Problem statement -
Reproduce all of the data below word for word, keeping each line in its original order.

━━━ Record set ━━━

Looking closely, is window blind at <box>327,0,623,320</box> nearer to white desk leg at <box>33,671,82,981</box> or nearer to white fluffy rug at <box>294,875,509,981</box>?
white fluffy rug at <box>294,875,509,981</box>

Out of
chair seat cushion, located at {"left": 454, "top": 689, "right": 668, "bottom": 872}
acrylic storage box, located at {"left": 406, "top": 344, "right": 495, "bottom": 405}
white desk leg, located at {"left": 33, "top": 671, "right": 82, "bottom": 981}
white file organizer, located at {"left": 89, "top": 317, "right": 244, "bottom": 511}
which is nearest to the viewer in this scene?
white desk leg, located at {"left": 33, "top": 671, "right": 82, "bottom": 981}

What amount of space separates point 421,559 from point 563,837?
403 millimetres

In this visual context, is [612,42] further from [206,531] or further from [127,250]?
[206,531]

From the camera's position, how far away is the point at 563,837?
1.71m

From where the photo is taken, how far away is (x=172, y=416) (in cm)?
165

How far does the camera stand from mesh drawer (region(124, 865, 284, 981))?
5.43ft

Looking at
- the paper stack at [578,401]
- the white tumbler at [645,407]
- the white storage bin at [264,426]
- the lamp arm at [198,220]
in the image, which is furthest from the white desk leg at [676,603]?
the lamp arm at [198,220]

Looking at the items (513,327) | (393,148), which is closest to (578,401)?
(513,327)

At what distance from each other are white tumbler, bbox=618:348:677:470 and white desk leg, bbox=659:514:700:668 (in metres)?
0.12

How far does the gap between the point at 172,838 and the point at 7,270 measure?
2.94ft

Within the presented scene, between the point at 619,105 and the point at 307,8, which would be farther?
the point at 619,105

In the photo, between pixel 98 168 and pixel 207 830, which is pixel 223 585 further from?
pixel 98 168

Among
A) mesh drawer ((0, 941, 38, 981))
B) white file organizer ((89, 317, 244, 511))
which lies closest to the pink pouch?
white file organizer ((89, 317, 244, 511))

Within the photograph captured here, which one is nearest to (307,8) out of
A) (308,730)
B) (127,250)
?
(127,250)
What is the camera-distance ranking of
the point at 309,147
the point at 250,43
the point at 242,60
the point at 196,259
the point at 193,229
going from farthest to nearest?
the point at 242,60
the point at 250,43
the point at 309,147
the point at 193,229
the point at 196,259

━━━

Exercise result -
Looking closely, is window blind at <box>327,0,623,320</box> nearer to white desk leg at <box>33,671,82,981</box> or nearer to white fluffy rug at <box>294,875,509,981</box>?
white fluffy rug at <box>294,875,509,981</box>

Out of
chair seat cushion, located at {"left": 454, "top": 689, "right": 668, "bottom": 872}
acrylic storage box, located at {"left": 406, "top": 344, "right": 495, "bottom": 405}
white desk leg, located at {"left": 33, "top": 671, "right": 82, "bottom": 981}
white file organizer, located at {"left": 89, "top": 317, "right": 244, "bottom": 511}
which is nearest to the viewer in this scene?
white desk leg, located at {"left": 33, "top": 671, "right": 82, "bottom": 981}

What amount of space separates point 421,559 from point 563,837?
403 millimetres

In this visual context, is [612,42] further from [206,531] or further from [127,250]?
[206,531]

From the camera's position, how far away is the point at 563,837?
1.71m

From where the photo is taken, how far away is (x=172, y=416) (in cm)?
165

How far does the camera stand from mesh drawer (region(124, 865, 284, 981))?
5.43ft

Looking at
- the paper stack at [578,401]
- the white tumbler at [645,407]
- the white storage bin at [264,426]
- the lamp arm at [198,220]
in the image, which is furthest from the white desk leg at [676,603]?
the lamp arm at [198,220]

Looking at the items (513,327) | (393,148), which is closest to (578,401)?
(513,327)

At what distance from each other are white tumbler, bbox=618:348:677:470 and white desk leg, bbox=659:514:700:668 (in metres)?
0.12

How far does the gap between the point at 172,838 and the point at 7,270 measure?
2.94ft

Within the presented scene, between the point at 619,105 and the point at 307,8, which would be farther?
the point at 619,105

In the photo, between pixel 98 168 and pixel 207 830, which is pixel 223 585 further from?
pixel 98 168

Among
A) mesh drawer ((0, 941, 38, 981))
B) white file organizer ((89, 317, 244, 511))
which lies closest to the pink pouch?
white file organizer ((89, 317, 244, 511))

Within the photograph captured here, which one is nearest to (307,8) out of
A) (308,730)
B) (127,250)
?
(127,250)
What is the camera-distance ranking of
the point at 309,147
the point at 250,43
the point at 242,60
the point at 196,259
the point at 193,229
going from farthest to nearest?
the point at 242,60
the point at 250,43
the point at 309,147
the point at 193,229
the point at 196,259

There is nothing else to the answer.